--- START ---

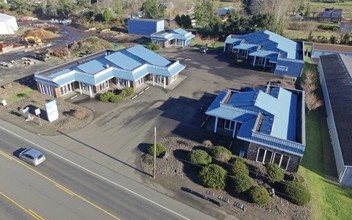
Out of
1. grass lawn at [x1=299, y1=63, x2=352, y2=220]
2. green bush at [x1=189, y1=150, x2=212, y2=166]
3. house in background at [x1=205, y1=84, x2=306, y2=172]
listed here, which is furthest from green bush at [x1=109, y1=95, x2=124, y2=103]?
grass lawn at [x1=299, y1=63, x2=352, y2=220]

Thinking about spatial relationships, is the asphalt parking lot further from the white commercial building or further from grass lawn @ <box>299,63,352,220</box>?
the white commercial building

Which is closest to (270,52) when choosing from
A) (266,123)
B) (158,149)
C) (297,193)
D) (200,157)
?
(266,123)

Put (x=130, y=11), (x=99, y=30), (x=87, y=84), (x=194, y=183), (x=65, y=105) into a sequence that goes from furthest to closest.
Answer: (x=130, y=11) → (x=99, y=30) → (x=87, y=84) → (x=65, y=105) → (x=194, y=183)

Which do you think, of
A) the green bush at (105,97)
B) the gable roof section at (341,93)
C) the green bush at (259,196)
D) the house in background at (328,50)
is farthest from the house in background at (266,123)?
the house in background at (328,50)

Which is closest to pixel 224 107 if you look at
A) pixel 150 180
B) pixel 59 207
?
pixel 150 180

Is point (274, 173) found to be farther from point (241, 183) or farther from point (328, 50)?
point (328, 50)

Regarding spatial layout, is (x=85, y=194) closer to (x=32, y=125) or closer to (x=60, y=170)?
(x=60, y=170)
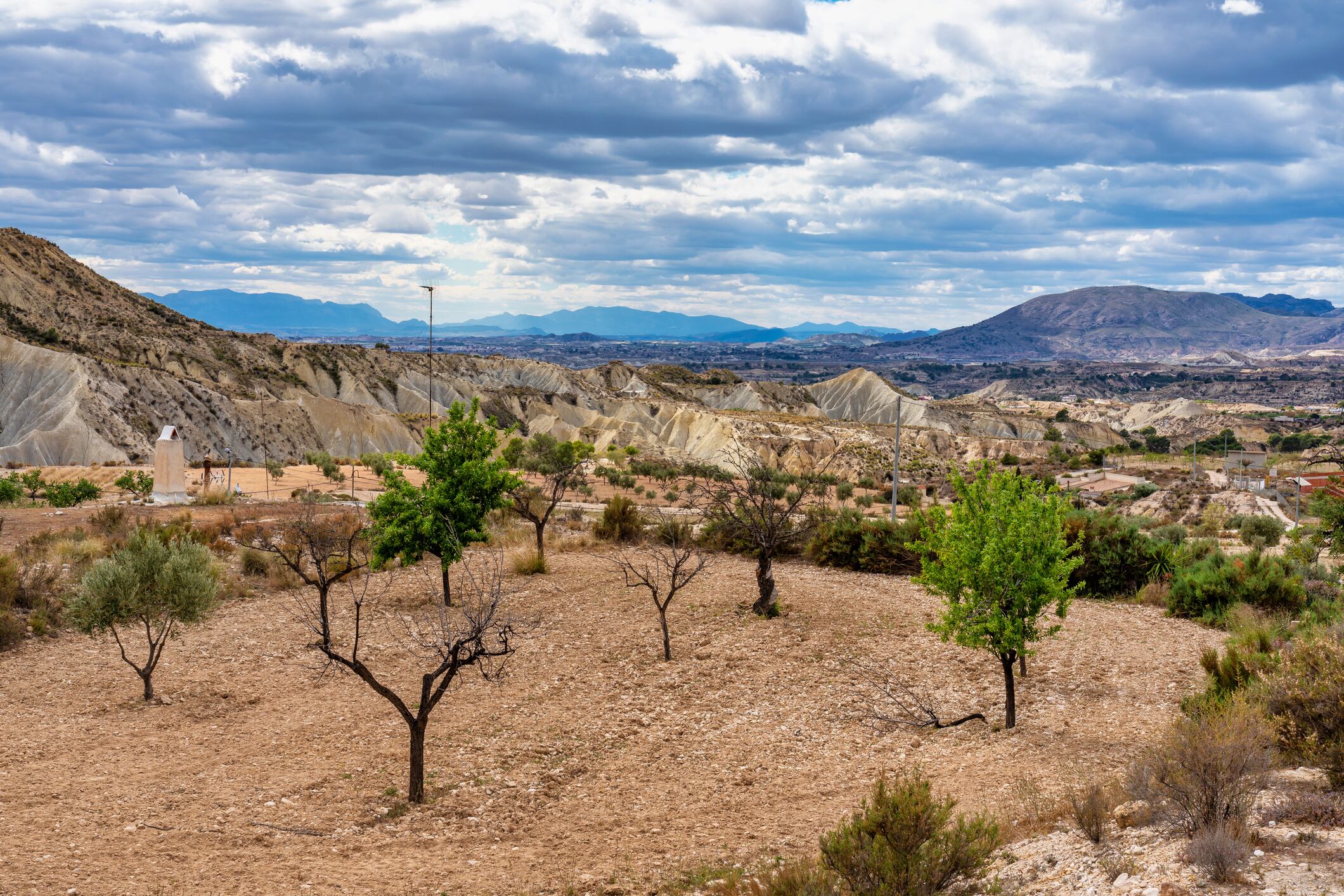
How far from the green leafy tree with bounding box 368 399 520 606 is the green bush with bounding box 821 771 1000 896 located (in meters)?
12.1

--- END ---

Your instructions: Update everything from the line containing "Which is closest to pixel" down to the end of the data, swapping "bounding box" for "box" and keeping the rest unchanged. Leave the pictures out of your reply.

Solution to this task:
Which is closest to pixel 224 107 if you look at
A) pixel 150 180
B) pixel 59 207
?
pixel 150 180

Is point (274, 173) found to be farther from point (241, 183) or farther from point (328, 50)?
point (328, 50)

Regarding spatial layout, is (x=85, y=194) closer to (x=32, y=125) or closer to (x=60, y=170)?
(x=60, y=170)
How far from the green leafy tree with box 368 399 520 606 is the green bush with box 821 771 1000 896 located (in meters)?
12.1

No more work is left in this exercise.